WASHINGTON, D.C. -- In the 1964 movie, a "fail-safe" point is where you sent fighter aircraft to meet a potential threat and await further instructions, before firing.
In 2011, in real life, it's a point where you send the country's economy, before it self-destructs. It's a lid on the amount of borrowing the federal government can undertake. President Obama calls it the "debt fail-safe."
But, as the 2011 General Membership Meeting of the Investment Company Institute convened Wednesday evening, Paul Schott Stevens asked the most pertinent question about this proposition.
The president and chief executive of ICI, on stage, pointed out to U.S. Treasury Secretary Timothy F. Geithner that the United States had stepped up its spending to between 22 percent and 24 percent of its gross domestic product. That compares to a historical rate of 20 percent.
Taxes? They're taking in revenue of less than 18 percent. "That's a huge gulf between those two,'' he noted.
Indeed, in an economy that generated an output worth $14.7 trillion last year, that "gulf" amounts to about $600 billion a year. Yet somehow, the annual deficit of this country is now past $1.4 trillion (thanks to post-credit crisis stimulus spending and such).
Geithner quickly pointed to the $4 trillion in deficit reduction plans that Republicans and some Democrats are promising over the next decade. The Obama Administration? It's only promising them over the next 12.
But let's not quibble. As Geither said, this is Washington. And there's a "convergence" happening, where both parties realize that strong medicine needs to be taken. How that will happen, he wouldn't say. "This is a very hard place to read from a distance. Even closeup, it's hard," he said.
But, a day earlier, at the 38th Operations Conference of the Securities Industry and Financial Markets Association Conference in Boca Raton, Fla., economist Allen Sinai was having none of this. He didn't cotton to the idea that His Honor the Secretary was propounding that the U.S. was poised to come back stronger than other economies around the world because it had taken aggressive action early in the crisis, as Geithner contended.
The economy recovery was weak, he said. Growth would start at or below 3 percent a year and remain well below the pace set in the last two bouncebacks from financial disasters. Joblessness would return to double digits, before long. Inflation would pick up. Deficits would persist and debt would grow.
The federal economy is printing money to stimulate the economy, he noted. Stand back and the United States is starting to "look like some of those Latin American countries in the Eighties."
For his part, Sinai had just opened an account at the Bank of China, in New York. Because that nation's currency was now more durable and had better prospects than that of the home team.

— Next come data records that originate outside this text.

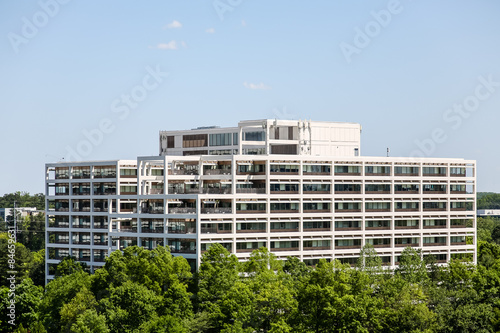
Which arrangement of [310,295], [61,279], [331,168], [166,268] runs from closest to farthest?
[310,295]
[166,268]
[61,279]
[331,168]

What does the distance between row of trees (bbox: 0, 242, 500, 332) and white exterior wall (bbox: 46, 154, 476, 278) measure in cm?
701

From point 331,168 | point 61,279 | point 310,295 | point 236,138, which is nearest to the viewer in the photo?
point 310,295

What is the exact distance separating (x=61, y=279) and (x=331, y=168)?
44522mm

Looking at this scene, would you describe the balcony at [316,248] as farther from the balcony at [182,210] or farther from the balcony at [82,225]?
the balcony at [82,225]

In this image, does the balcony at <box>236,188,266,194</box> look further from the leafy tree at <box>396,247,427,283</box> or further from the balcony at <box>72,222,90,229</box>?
the balcony at <box>72,222,90,229</box>

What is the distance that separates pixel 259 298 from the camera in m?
93.4

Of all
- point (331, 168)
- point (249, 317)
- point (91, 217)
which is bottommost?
point (249, 317)

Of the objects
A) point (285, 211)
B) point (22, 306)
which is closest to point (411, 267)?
point (285, 211)

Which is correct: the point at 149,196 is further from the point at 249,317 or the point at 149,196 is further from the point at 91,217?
the point at 249,317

Why should Sinai -- or you -- feel better about the United States' ability to maintain its "debt fail-safe" recovery plan? Can the U.S. really cap its debt and somehow find a way to cut unemployment and grow the economy with the tools at hand?

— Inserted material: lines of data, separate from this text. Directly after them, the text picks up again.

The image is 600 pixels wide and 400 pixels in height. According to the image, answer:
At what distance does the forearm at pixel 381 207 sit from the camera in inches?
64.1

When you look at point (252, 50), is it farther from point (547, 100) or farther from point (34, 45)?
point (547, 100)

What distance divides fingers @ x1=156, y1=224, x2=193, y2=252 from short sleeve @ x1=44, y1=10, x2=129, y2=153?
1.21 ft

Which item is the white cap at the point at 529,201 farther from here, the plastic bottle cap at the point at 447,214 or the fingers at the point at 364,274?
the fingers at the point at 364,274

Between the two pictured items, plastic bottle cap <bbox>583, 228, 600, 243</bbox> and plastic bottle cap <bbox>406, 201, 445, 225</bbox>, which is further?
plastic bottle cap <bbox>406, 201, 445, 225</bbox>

"You're going to want to see what people do, not just what people do,'' Geithner said.
But in the 1964 version, an unexpected technical failure occurred. Bombers are sent on their way to Moscow -- and can't be turned back. The Soviet metropolis is destroyed. And, in a show of culpability and responsibility, the U.S. in response destroys New York City.
This is, of course, fiction. The U.S. would never create conditions that would cause disaster both abroad and at home.